Wade had awakened to find himself crammed inside a jouncing coffin so small he could not stretch out his legs. Then he had recognized the sound of a roaring motor and realized he was jammed into the trunk of a car.

The air was stuffy but breathable. His muscles ached, his head hammered, and the more awake he grew the more frightening his predicament became. So he did the only thing possible under the circumstances. He went back to sleep.

He awoke a second time to find a bright light being directed into his eyes. “Wakey, wakey, Sport. Time to rise and shine.”

“Why are you doing this?” he mumbled.

“If you hadn't slept the whole way you'd have figured that out for yourself already.” Wade watched as the flashlight was handed to someone else standing beside Robards. Then strong
hands pulled a black stocking down over his head and plucked him effortlessly from the trunk. “Stretch out your legs.”

He did, and groaned as the circulation revived in areas long left dormant.

Robards showed no sympathy. “Okay, turn around.” When Wade did not move fast enough for him, Rogue spun him about, leaned him roughly against the car, and tied his hands behind his back. “All right, let's move.”

Wade started to tell him that he couldn't get away with it, then stopped.

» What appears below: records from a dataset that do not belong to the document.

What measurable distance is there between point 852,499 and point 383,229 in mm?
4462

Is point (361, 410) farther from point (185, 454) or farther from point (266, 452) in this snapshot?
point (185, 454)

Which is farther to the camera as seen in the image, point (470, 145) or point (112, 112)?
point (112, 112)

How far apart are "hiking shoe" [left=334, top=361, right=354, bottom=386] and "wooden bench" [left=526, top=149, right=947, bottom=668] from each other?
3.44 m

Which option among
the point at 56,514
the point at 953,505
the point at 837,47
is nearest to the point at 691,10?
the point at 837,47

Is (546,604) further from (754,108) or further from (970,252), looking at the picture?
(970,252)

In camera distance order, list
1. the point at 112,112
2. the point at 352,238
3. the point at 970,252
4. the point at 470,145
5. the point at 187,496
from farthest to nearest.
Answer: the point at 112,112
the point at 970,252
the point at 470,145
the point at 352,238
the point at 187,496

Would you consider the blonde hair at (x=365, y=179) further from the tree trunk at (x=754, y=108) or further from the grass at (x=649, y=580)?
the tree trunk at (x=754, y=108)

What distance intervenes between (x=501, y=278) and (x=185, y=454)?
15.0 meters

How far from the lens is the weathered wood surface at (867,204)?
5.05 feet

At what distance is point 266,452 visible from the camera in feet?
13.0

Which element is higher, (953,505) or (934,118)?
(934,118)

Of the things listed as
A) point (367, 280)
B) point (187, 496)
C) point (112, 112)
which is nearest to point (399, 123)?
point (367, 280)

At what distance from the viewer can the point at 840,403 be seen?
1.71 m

By the looks of things, he already had.

Robards led him up a set of crumbling steps, through a door, and down a flight of stairs. A key rustled and turned, a heavy door opened, and Wade was shoved inside. He stumbled against the rough concrete floor and fell heavily, landing full force on one knee. He cried out sharply and rolled to his side.

“There'll be somebody outside this door all the time,” Robards said. “Make any noise and you'll spend your days with a towel stuffed down your throat. Make any trouble and it's the last trouble you give anybody. That clear?”

“My leg,” Wade groaned.

“Hey, I'd be a little more sorry if it wasn't for all that's gone down.” He stepped into the room, ripped the stocking from Wade's head. “People don't find it profitable to get in my way, Sport. For two cents I'd stomp your head in. So count your blessings and keep it quiet.”

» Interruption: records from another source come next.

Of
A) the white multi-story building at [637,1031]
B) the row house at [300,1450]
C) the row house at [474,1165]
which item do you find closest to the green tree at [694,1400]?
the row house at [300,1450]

Robards returned only twice after that, both times in the quiet before the world awoke. Both times he jammed the stocking back down over Wade's head and led him limping down the corridor to a rudimentary toilet. Then he brought him back to the cellar room, retied his hands, and left him with two tin plates set on the bare floor. One held water, the other a portion of the poor man's food of the Middle East, a concoction of cold beans and onions and garlic called
foul.
The only way Wade could eat or drink was by kneeling and bending far over to lap it up like a dog. The pain in his swollen knee made doing so pure agony.

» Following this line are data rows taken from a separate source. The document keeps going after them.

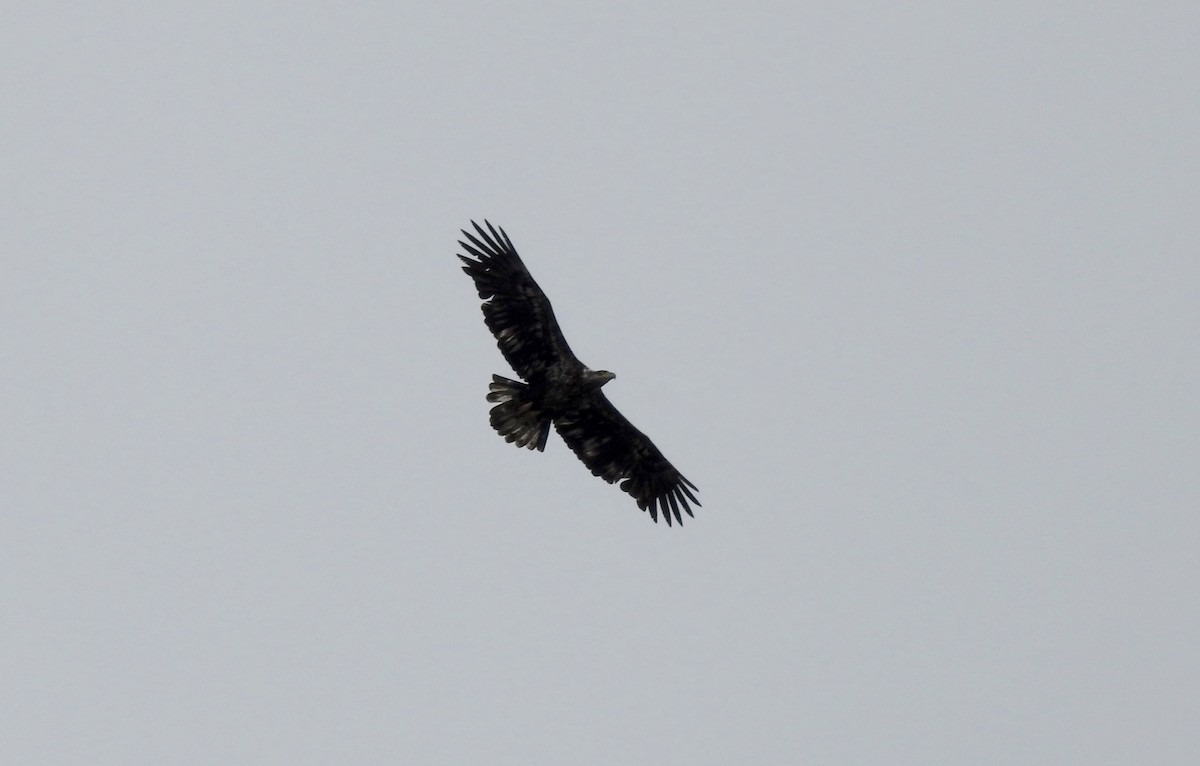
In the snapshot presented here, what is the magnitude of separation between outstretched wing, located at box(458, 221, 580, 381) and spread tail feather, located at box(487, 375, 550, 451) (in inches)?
33.4

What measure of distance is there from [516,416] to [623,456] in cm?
248

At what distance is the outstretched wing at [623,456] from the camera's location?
79.1 feet

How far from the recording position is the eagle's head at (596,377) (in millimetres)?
22719

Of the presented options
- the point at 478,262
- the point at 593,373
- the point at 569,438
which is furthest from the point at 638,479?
the point at 478,262

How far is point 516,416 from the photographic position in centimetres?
2355

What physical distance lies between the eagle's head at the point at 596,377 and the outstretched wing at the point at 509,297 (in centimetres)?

Wade counted the passage of hours by the sounds that echoed down from above him. Children crying, mothers yelling, dogs barking, a few cars passing, muzzeins' call to prayer, music playing from a dozen radios. Occasionally he thought of shouting, then recalled the cold detachment in Robards' voice and knew that if he did it would be the last sound he would ever make.

Allison knew from the first moment of their search that they faced an almost impossible task.

The hill called Jabal Al Qal'a was inundated with apartment houses, none of which were more than five or six stories high, and all of which were old. The roofs she could not tell much about, as the roads were winding and narrow and snaked back and forth in a confusing, interlocking array. The taxi was airless and almost unbearably hot.

The only one pleased with their state of affairs was the driver. Every now and then he would break into a single-note warble, tapping time on the steering wheel as he ground slowly down one street after the other.

“I think we've already come this way,” Judith Armstead announced. “Five or six times.”